Trecho do texto.
____

Apesar do entusiasmo e otimismo de muitos para o ano de 2023, a economia brasileira não reflete essa expectativa. A verdade é que a atividade econômica do país passou a desacelerar e perder ritmo na reta final de 2022, conforme pesquisas divulgadas recentemente pelo IBGE (Instituto Brasileiro de Geografia e Estatística). Os motivos, segundo os economistas, são vários: juros e preços elevados, dissipação do impulso da retomada, renda baixa e menor disposição para o consumo, informa a Folha de S. Paulo.
Essa percepção dos economistas foi reforçada, principalmente, pelo resultado do volume de serviços, que tem maior peso na economia. A PMS (Pesquisa Mensal de Serviços) do IBGE aponta que o setor ficou estagnado em novembro, com variação nula (0%) frente a outubro – configurando o segundo mês sem crescimento, visto que o resultado anterior havia sido baixa de 0,5%. Em novembro, os serviços prestados às famílias, que incluem hotéis, bares e restaurantes, recuaram 0,8%, e seguem como a única atividade abaixo dos níveis de 2019.
“A estabilidade registrada em novembro reforça a tendência de desaceleração do setor e da perda de ritmo da atividade econômica que já são sentidas mais fortemente no comércio e na indústria”, avalia Claudia Moreno, economista do C6 Bank. A desaceleração dos serviços bateu na porta, após um acúmulo de taxas positivas, que posicionaram o setor a 10,7% acima do patamar pré-pandemia, em fevereiro de 2020, mas agora 0,5% abaixo do recorde alcançado em setembro de 2022.
“Os dados começam a indicar um cenário que não é tão favorável. A gente viu a economia se recuperando, o mercado de trabalho mostrou isso, mas ainda há muita coisa a resolver”, afirma Juliana Inhasz, professora e economista do Insper. “O brasileiro está com uma renda mais baixa. Isso está se refletindo nos dados. Há uma disposição menor para o consumo”, completa.

____

Trechos dos dados.
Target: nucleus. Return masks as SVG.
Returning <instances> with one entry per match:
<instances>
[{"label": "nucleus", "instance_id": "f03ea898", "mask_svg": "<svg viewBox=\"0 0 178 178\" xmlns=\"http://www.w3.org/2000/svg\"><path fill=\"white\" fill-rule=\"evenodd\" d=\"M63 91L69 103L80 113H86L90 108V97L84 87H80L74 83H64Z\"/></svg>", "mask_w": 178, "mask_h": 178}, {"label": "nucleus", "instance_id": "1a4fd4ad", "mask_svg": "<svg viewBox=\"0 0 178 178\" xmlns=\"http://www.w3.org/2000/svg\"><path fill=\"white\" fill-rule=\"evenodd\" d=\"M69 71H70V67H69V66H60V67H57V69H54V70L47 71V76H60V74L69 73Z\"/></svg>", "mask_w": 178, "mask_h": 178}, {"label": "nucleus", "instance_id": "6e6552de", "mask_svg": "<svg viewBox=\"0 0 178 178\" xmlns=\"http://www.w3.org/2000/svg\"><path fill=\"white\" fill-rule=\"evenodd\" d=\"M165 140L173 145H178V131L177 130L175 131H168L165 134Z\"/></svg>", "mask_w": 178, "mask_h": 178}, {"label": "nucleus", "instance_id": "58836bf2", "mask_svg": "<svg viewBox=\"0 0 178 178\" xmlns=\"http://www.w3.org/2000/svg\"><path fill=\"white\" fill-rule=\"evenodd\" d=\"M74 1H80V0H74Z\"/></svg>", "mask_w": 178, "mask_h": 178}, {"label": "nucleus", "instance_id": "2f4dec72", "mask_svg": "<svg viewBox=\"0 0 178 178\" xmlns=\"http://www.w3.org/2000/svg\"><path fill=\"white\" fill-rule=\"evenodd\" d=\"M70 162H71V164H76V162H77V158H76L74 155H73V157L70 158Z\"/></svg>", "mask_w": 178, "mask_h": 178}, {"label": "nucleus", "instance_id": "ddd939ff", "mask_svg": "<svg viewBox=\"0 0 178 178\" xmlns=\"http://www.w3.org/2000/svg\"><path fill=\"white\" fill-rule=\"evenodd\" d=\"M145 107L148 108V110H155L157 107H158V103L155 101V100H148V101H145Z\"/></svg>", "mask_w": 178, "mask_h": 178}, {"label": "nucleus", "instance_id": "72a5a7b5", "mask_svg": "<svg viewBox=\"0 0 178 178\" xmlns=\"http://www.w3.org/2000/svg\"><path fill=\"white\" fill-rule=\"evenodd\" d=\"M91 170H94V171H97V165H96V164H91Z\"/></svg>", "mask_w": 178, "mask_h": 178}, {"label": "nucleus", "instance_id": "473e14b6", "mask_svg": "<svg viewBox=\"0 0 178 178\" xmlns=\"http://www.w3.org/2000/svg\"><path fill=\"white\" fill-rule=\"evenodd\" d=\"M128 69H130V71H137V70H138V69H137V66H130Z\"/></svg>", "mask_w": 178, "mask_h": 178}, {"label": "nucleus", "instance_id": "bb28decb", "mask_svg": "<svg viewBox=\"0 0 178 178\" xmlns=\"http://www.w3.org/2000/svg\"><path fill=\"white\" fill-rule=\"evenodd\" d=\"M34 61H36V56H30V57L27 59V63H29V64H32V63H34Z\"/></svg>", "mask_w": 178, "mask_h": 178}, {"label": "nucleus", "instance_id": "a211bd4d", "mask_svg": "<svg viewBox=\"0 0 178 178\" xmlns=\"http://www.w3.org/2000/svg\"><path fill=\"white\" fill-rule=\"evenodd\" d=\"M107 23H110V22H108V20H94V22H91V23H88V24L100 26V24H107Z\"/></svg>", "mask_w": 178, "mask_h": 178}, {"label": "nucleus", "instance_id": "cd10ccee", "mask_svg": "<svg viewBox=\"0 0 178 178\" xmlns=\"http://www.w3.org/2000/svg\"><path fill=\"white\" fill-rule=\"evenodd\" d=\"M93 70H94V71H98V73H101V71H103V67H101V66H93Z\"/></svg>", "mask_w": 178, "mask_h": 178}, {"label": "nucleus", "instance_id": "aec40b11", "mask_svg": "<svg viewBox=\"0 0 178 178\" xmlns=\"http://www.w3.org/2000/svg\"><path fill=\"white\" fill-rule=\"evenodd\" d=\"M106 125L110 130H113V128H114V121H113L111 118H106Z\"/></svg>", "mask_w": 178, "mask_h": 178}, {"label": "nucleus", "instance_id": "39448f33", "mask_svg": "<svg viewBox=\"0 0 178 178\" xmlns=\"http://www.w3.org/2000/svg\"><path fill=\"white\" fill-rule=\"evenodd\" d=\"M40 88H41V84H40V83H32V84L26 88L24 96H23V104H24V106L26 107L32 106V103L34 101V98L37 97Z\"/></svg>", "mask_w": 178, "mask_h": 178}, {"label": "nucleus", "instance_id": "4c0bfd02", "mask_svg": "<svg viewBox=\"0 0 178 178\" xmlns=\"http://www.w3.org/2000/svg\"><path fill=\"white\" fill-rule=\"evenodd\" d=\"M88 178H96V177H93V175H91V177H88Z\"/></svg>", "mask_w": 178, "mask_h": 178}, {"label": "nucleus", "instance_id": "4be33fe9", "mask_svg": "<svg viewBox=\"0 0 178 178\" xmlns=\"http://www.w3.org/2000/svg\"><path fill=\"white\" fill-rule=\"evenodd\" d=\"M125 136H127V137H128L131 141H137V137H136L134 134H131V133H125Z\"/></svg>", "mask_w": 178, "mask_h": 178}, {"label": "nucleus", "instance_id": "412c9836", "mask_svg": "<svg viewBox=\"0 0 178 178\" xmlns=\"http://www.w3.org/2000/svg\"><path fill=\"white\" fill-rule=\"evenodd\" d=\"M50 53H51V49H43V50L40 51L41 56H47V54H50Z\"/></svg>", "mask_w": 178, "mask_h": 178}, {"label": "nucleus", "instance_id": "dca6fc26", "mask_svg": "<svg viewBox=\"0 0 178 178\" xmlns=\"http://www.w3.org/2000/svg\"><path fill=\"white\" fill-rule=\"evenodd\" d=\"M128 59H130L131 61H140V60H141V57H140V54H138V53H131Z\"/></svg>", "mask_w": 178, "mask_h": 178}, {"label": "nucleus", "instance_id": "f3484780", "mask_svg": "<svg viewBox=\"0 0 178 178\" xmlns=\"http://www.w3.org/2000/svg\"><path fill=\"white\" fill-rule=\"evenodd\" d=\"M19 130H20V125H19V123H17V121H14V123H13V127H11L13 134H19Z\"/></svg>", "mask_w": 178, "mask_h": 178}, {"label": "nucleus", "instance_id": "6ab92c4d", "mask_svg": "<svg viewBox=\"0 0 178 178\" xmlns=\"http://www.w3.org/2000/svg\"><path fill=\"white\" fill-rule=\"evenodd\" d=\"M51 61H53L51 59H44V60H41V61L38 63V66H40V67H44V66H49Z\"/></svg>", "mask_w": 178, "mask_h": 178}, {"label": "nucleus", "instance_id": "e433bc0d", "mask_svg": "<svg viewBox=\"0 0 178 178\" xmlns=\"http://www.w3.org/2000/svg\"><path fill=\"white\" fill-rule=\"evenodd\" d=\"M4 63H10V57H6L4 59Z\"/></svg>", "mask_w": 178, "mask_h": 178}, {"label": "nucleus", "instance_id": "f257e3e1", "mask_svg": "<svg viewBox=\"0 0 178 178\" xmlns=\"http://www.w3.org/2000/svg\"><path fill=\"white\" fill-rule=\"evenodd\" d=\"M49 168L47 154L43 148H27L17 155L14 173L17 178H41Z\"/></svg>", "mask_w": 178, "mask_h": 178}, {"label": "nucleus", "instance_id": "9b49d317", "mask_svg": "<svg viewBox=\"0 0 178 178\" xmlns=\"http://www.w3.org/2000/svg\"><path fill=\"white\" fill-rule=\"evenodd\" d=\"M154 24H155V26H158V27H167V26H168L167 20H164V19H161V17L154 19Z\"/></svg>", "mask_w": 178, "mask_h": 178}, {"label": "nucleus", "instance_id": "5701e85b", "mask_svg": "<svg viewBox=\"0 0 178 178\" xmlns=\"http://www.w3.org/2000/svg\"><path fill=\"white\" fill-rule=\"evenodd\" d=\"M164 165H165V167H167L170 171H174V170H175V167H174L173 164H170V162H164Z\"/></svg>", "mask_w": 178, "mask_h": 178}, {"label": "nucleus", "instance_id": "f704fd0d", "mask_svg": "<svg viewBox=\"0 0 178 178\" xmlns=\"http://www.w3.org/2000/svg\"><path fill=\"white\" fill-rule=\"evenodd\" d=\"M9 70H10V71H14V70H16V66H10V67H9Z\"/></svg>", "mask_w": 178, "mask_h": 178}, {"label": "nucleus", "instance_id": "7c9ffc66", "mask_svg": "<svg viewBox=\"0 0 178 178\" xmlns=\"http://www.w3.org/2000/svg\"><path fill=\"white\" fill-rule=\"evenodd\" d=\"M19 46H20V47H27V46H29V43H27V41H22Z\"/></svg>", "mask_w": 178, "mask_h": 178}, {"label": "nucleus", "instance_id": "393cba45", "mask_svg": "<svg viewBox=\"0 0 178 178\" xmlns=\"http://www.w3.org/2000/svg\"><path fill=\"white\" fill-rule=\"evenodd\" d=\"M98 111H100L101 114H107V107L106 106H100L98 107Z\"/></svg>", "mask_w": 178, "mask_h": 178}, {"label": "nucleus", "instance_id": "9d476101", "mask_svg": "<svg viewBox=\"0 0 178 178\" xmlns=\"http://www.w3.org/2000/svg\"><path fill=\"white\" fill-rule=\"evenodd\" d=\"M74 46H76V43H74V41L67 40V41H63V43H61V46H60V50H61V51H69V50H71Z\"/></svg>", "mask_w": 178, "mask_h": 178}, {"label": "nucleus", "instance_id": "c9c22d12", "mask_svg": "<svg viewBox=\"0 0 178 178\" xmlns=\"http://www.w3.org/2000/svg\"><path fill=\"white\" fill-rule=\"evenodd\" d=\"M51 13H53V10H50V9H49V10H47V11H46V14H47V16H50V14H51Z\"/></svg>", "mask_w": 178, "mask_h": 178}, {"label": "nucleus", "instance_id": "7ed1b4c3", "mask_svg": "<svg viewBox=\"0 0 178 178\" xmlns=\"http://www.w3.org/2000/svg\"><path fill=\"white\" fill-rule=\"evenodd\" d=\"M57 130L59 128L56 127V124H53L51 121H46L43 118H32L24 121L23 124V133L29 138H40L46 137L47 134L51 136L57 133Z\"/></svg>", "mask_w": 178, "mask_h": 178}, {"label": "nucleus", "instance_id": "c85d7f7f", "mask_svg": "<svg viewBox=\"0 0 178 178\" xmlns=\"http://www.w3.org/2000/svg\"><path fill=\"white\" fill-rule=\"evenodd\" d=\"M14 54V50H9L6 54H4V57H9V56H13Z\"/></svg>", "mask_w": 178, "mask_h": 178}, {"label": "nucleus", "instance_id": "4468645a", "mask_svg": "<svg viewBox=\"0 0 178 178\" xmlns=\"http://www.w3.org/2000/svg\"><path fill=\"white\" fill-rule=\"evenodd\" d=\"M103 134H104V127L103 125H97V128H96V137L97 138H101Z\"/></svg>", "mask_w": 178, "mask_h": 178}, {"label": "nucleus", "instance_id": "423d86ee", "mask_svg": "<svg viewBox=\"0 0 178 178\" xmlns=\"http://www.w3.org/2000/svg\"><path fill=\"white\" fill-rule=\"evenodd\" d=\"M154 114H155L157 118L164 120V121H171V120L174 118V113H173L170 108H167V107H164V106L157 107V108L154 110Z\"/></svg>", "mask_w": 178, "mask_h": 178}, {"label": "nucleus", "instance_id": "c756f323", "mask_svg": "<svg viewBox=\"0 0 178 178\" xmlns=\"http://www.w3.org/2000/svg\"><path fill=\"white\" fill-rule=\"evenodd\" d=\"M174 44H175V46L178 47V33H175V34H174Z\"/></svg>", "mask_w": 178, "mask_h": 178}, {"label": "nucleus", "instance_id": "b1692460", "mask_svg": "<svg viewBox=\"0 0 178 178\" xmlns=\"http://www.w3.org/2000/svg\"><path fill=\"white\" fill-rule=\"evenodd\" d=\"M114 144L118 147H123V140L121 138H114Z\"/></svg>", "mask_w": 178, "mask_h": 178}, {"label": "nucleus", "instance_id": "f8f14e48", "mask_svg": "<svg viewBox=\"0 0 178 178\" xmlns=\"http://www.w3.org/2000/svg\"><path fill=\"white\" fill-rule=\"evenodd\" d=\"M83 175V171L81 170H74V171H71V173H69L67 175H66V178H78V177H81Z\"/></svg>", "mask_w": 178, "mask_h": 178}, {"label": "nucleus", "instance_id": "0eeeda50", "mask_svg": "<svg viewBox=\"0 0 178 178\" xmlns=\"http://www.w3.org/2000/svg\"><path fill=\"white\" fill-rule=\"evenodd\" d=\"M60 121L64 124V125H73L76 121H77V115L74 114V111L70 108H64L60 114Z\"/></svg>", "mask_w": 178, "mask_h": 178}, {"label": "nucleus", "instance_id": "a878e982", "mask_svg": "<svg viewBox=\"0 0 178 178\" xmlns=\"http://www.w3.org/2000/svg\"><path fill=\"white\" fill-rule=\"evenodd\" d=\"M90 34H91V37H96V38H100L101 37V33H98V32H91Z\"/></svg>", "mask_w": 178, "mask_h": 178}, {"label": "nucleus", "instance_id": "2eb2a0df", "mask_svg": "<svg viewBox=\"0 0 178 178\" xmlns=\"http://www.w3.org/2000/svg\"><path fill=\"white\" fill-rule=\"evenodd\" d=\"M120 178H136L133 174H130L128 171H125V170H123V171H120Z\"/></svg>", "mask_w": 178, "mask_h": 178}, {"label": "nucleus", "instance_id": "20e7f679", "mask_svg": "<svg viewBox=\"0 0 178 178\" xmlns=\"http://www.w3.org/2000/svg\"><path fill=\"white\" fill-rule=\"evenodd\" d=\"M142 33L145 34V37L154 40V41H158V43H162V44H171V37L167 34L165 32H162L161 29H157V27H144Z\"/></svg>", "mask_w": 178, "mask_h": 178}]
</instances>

____

Tarefa 1.
Transcreva, do texto sobre a desaceleração da economia, a passagem que se inicia em "Apesar do entusiasmo" e prossegue até "de S. Paulo.".
Tarefa 2.
Com base no texto sobre a desaceleração da economia, responda:
(a) Segundo a PMS do IBGE, qual foi a variação do setor de serviços em novembro frente a outubro?
(b) Que função exerce Claudia Moreno, conforme o texto?
(c) De acordo com Juliana Inhasz, como está a renda do brasileiro?

Resultado do exercício 1.
Apesar do entusiasmo e otimismo de muitos para o ano de 2023, a economia brasileira não reflete essa expectativa. A verdade é que a atividade econômica do país passou a desacelerar e perder ritmo na reta final de 2022, conforme pesquisas divulgadas recentemente pelo IBGE (Instituto Brasileiro de Geografia e Estatística). Os motivos, segundo os economistas, são vários: juros e preços elevados, dissipação do impulso da retomada, renda baixa e menor disposição para o consumo, informa a Folha de S. Paulo.

Resultado do exercício 2.
(a) Variação nula (0%).
(b) Economista do C6 Bank.
(c) Mais baixa.